● **Exercise**: Recast every line of the listing as a JSON list of strings, with one string per line and blank lines omitted. Leave the pictures out of the answer.
○ ○ ○
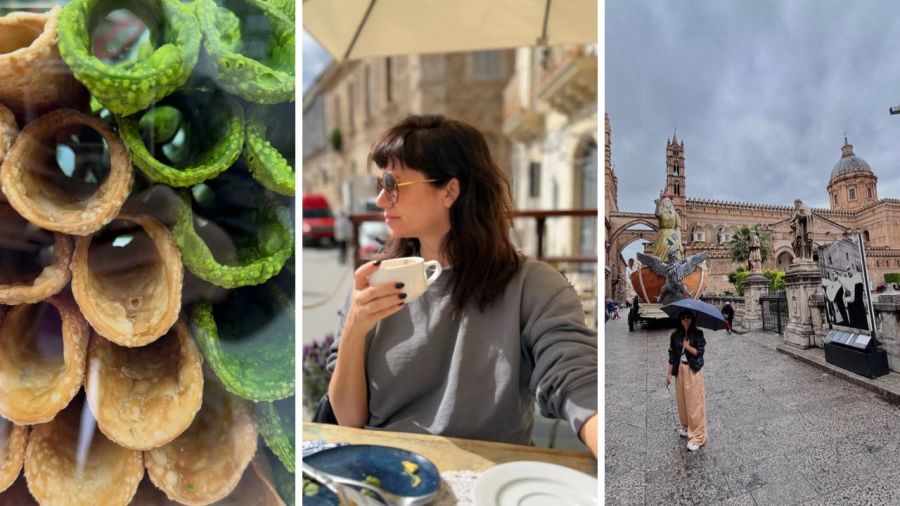 Las vacaciones por Italia de Griselda Siciliani y su hermana Paulina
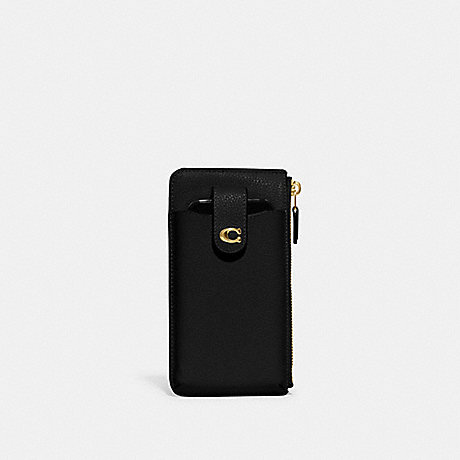 COACH CJ866 Essential Phone Wallet Brass/Black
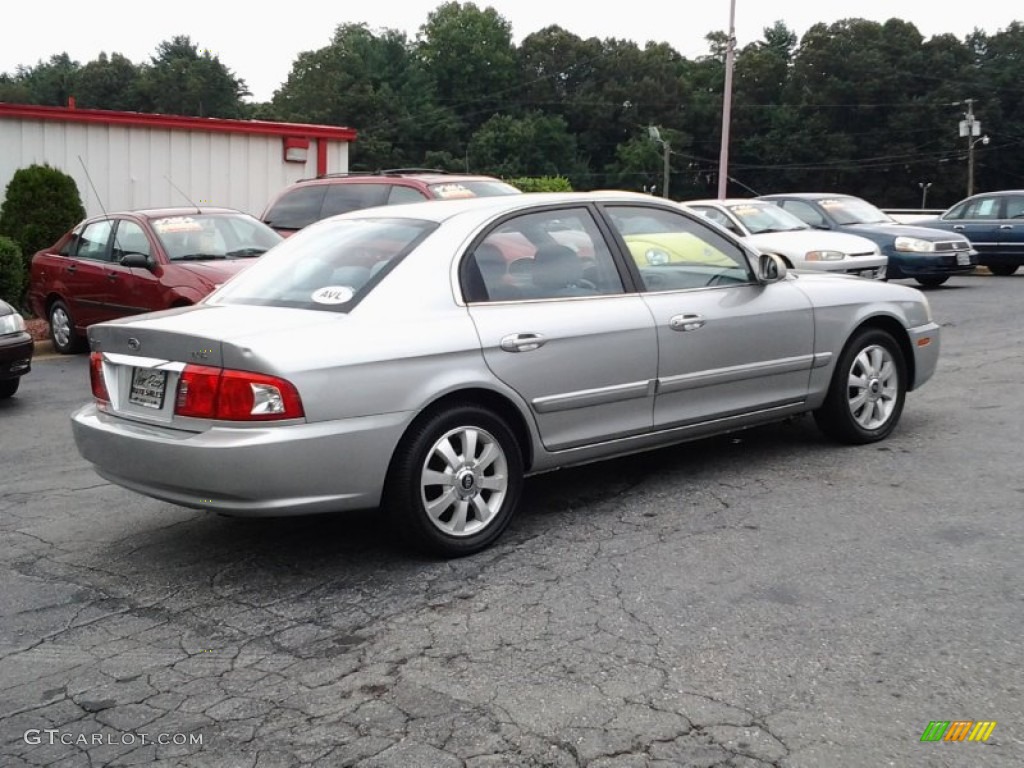 2004 Optima LX V6 - Diamond Silver / Gray photo #3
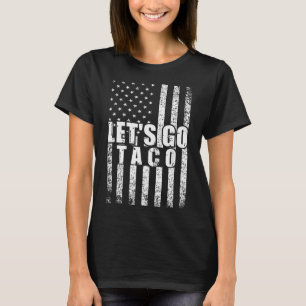 Camiseta Vamos Vai Taco Usa Bandeira Americana Homens Engra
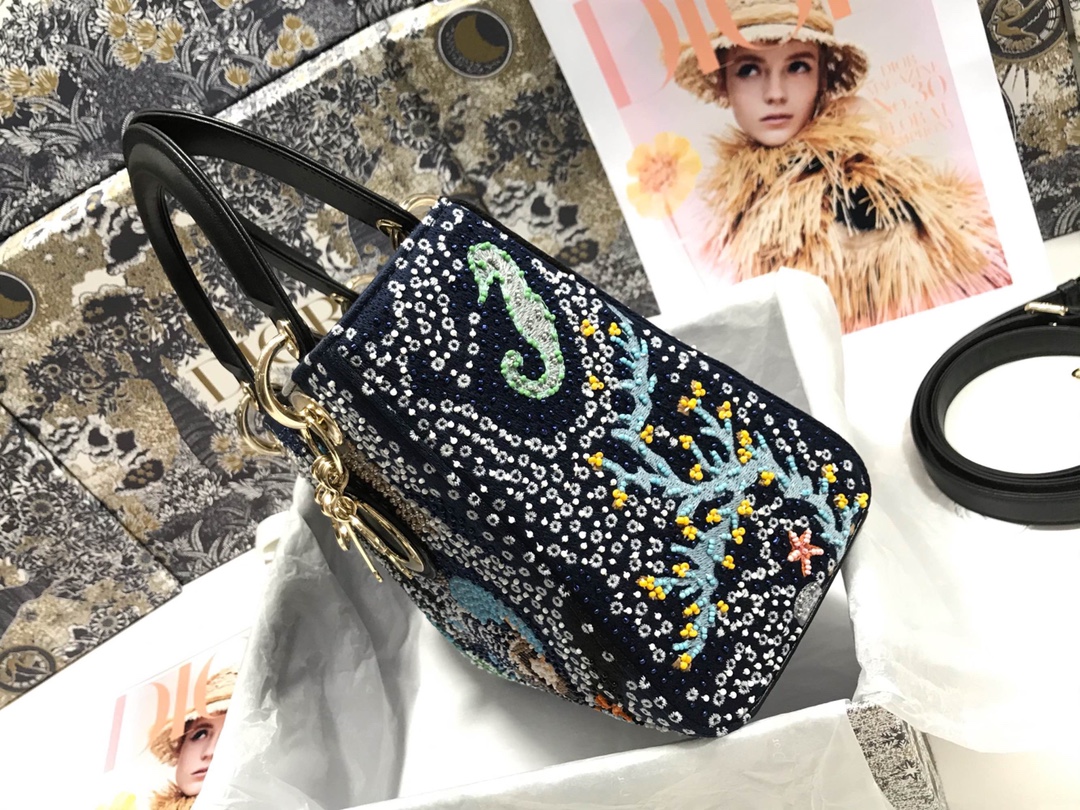 D*ior Top Bag 24*20*11cm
○ ○ ○
● **Exercise solution**:
[
  " Las vacaciones por Italia de Griselda Siciliani y su hermana Paulina",
  " COACH CJ866 Essential Phone Wallet Brass/Black",
  " 2004 Optima LX V6 - Diamond Silver / Gray photo #3",
  " Camiseta Vamos Vai Taco Usa Bandeira Americana Homens Engra",
  " D*ior Top Bag 24*20*11cm"
]